2. Level Mindset. Pengaturan
pada pikiran. Ini dilakukan oleh diri sendiri untuk menciptakan semangat dan
motivasi untuk diri sendiri. Level ini lebih tinggi daripada sebelumnya, karena
pada level ini kita sudah mampu mengatur apa-apa saja yang menjadi bahan bakar
semangat dan alasan untuk melakukan sesuatu.
3. Level Skill dan Job.
Kemampuan dan pekerjaan. Saat kita sudah mengetahui apa yang mampu kita lakukan
dan pengaplikasiannya dalam pekerjaan, maka kita akan secara otomatis mendapat
semangat dan alasan untuk menghasilkan yang terbaik dalam sasaran kita (job).
4. Dan
level yang tertinggi adalah Level Power (Energi). Kenapa
disebut level tertinggi, karena pada level ini, seseorang yang telah
mengatur mindset-nya, mampu melaksanakan job (pekerjaan)nya dengan
baik, ia akan menjadi energy untuk yang lainnya. Artinya, disaat energinya
habis, ia tahu kapan dan bagaimana seharusnya ia mengisi ulang energinya.

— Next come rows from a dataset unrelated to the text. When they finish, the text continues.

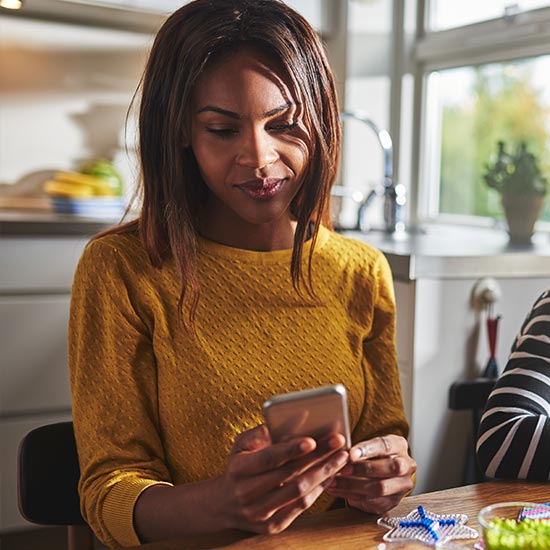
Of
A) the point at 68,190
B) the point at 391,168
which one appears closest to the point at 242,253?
the point at 391,168

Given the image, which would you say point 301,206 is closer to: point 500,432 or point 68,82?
point 500,432

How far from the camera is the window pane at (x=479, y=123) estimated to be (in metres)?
2.53

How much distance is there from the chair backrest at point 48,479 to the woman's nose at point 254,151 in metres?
0.41

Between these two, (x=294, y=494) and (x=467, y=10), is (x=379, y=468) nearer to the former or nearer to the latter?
(x=294, y=494)

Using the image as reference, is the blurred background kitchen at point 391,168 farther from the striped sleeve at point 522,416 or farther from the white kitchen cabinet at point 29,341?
the striped sleeve at point 522,416

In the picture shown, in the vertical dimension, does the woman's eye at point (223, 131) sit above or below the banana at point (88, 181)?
above

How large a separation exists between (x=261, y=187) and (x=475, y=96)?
1949 millimetres

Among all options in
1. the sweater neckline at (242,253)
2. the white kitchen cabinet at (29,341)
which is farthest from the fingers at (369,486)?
the white kitchen cabinet at (29,341)

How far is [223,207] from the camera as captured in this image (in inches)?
44.7

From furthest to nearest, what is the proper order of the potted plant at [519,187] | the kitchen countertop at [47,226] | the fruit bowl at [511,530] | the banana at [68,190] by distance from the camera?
1. the banana at [68,190]
2. the kitchen countertop at [47,226]
3. the potted plant at [519,187]
4. the fruit bowl at [511,530]

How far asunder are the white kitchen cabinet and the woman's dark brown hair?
4.72 feet

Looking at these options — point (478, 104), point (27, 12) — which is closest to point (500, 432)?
point (478, 104)

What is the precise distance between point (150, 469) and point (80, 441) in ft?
0.29

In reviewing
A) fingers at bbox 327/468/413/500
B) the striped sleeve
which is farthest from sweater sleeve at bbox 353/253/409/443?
fingers at bbox 327/468/413/500
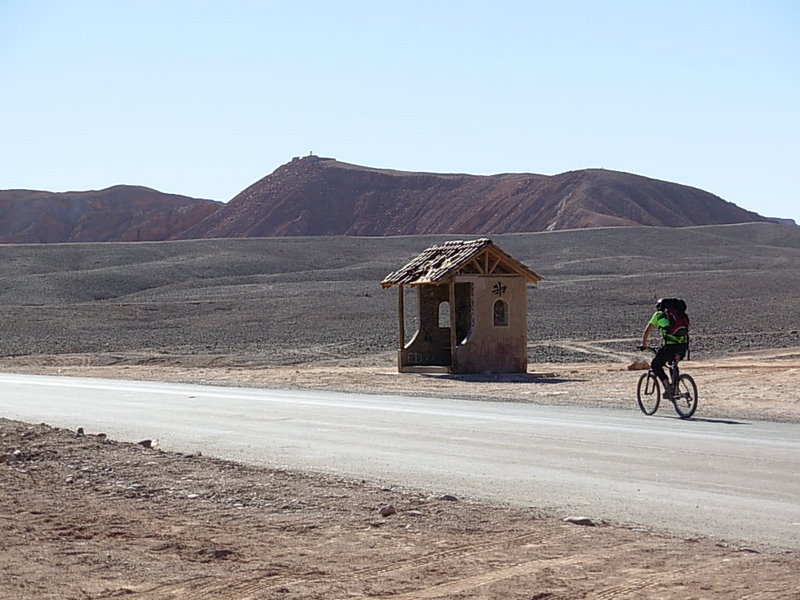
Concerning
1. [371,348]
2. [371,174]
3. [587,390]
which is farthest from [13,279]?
[371,174]

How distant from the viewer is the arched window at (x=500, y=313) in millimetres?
29438

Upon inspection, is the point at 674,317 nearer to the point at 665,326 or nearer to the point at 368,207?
the point at 665,326

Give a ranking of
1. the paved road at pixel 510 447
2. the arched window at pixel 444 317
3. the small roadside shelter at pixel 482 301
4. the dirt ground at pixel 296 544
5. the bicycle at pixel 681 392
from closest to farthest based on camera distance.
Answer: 1. the dirt ground at pixel 296 544
2. the paved road at pixel 510 447
3. the bicycle at pixel 681 392
4. the small roadside shelter at pixel 482 301
5. the arched window at pixel 444 317

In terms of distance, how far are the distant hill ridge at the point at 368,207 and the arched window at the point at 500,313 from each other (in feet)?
353

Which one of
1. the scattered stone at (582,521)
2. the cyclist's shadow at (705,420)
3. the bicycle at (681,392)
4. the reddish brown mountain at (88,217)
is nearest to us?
the scattered stone at (582,521)

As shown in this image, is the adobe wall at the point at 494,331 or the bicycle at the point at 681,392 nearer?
the bicycle at the point at 681,392

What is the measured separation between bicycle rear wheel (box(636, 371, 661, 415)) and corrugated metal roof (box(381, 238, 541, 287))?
9998 millimetres

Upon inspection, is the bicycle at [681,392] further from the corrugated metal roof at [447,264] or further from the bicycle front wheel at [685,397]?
the corrugated metal roof at [447,264]

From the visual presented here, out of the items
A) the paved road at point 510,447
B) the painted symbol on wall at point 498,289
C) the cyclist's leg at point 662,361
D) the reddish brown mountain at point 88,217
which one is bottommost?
the paved road at point 510,447

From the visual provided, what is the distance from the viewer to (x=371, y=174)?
16950 cm

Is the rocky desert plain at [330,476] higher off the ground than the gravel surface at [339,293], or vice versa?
the gravel surface at [339,293]

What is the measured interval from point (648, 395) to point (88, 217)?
155m

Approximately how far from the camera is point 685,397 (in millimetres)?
17828

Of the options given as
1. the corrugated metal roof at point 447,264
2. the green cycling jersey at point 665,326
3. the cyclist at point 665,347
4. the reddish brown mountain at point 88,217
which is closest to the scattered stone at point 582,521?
the cyclist at point 665,347
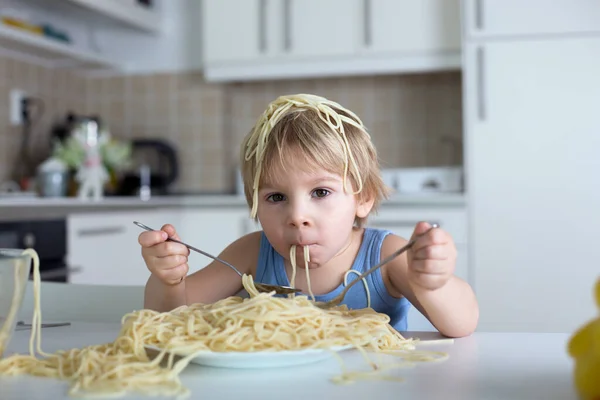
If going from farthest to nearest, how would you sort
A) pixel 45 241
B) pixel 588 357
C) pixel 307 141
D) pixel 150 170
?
pixel 150 170
pixel 45 241
pixel 307 141
pixel 588 357

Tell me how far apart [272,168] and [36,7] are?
261cm

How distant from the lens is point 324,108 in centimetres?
105

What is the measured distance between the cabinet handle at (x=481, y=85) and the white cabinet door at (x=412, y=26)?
0.20 metres

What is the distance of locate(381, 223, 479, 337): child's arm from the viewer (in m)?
0.76

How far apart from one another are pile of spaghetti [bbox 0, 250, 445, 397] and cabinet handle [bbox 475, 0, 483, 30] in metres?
2.29

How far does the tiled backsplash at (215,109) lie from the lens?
11.0ft

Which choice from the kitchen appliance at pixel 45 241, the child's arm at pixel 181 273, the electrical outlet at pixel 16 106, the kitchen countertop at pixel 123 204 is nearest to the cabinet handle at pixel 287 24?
the kitchen countertop at pixel 123 204

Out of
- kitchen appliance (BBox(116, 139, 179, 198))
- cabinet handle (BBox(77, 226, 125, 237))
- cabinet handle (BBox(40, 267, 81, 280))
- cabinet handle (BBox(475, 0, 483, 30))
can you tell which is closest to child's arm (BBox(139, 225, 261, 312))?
cabinet handle (BBox(40, 267, 81, 280))

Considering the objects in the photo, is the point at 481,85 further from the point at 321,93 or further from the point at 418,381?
the point at 418,381

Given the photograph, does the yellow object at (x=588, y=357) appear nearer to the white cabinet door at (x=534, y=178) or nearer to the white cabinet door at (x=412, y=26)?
the white cabinet door at (x=534, y=178)

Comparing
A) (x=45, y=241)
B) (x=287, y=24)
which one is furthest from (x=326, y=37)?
(x=45, y=241)

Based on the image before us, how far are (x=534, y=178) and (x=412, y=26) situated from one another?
0.80m

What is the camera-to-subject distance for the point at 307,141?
106 cm

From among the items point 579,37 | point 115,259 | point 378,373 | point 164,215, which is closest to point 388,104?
point 579,37
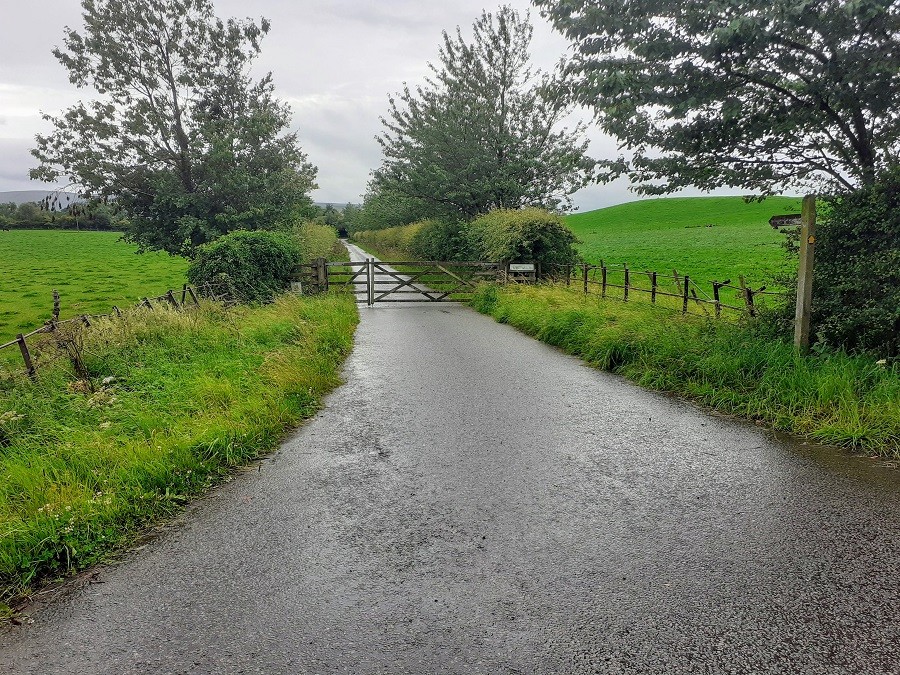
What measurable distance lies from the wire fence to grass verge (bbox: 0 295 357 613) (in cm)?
673

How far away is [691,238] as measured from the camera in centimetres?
4838

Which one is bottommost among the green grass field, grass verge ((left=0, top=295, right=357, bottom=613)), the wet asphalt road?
the wet asphalt road

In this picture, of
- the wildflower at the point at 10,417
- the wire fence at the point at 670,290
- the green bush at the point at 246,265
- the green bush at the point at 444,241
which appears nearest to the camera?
the wildflower at the point at 10,417

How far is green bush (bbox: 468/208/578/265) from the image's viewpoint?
18625mm

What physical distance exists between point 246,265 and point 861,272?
13391 millimetres

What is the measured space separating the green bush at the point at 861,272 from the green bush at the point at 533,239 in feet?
39.0

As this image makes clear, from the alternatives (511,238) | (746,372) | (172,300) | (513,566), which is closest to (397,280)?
(511,238)

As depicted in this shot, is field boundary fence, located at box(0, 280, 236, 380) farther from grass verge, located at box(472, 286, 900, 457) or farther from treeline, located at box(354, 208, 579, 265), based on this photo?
treeline, located at box(354, 208, 579, 265)

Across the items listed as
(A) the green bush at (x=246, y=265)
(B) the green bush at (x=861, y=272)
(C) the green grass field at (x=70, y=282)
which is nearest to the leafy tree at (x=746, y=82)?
(B) the green bush at (x=861, y=272)

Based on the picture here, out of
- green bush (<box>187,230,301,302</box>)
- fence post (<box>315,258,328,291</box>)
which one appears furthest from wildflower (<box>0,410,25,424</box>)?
fence post (<box>315,258,328,291</box>)

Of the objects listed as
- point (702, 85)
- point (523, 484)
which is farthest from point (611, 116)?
point (523, 484)

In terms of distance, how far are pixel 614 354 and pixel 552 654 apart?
6815 mm

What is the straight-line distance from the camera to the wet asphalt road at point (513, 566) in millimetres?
2594

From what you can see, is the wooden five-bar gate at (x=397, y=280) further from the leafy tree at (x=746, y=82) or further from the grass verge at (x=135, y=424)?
the leafy tree at (x=746, y=82)
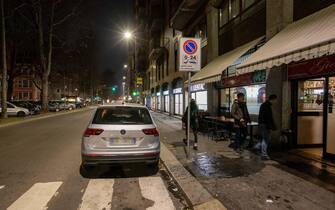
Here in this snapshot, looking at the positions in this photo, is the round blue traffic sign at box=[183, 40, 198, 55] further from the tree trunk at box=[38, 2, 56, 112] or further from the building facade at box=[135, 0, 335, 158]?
the tree trunk at box=[38, 2, 56, 112]

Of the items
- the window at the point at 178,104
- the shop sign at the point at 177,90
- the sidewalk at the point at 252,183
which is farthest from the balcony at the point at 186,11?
the sidewalk at the point at 252,183

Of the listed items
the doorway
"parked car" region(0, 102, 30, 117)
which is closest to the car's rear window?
the doorway

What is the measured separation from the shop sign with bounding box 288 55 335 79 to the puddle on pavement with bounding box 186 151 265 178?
278 cm

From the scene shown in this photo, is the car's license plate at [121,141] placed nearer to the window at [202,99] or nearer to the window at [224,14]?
the window at [224,14]

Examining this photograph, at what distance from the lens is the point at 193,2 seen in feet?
54.2

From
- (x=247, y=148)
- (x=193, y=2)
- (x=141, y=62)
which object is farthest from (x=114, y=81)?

Sedangkan disaat energinya sudah terisi penuh, ia mampu menyalurkan energy
untuk orang lain.
B. BERBAGAI
PANDANGAN TENTANG MOTIVASI DALAM ORGANISASI
1. Model
Tradisional
Model
tradisional dari motivasi berhubungan dengan Frederick Taylor dan aliran
manajemen ilmiah. Model ini mengisyaratkan bahwa manajer menentukan bagaimana
pekerjaan-pekerjaan harus dilakukan dan digunakannya system pengupahan intensif
untuk memotivasi para pekerja – lebih banyak berproduksi, lebih banyak menerima
penghasilan.
Pandangan
tradisional menganggap bahwa para pekerja pada dasarnya malas, dan hanya dapa
dimotivasi dengan penghargaan berwujud uang. Dalam banyak situasi pendekatan
ini cukup efektif. Sejalan dengan meningkatnya efisiensi, karyawan yang
dibutuhkan untuk tugas tertentu dapat dikurangi. Lebih lanjut, manajer
mengurang besarnya upah intensif. Pemutusan hubungan kerja menjadi biasa dan
pekerja akan mencari keamanan/jaminan kerja daripada hanya kenaikan upah kecil
dan sementara.
2. Model
Hubungan Manusiawi
Banyak
praktek manajemen merasakan bahwa pendekatan tradisional tidak memadai. Elton
Mayo dan para peneliti hubungan manusiawi lainnya menemukan bahwa kontak-kontak
sosial karyawan pada pekerjaannya adalah juga penting dan bahwa kebosanan dan
tugas-tugas yang bersifat pengulangan adalah factor-faktor pengurang motivasi.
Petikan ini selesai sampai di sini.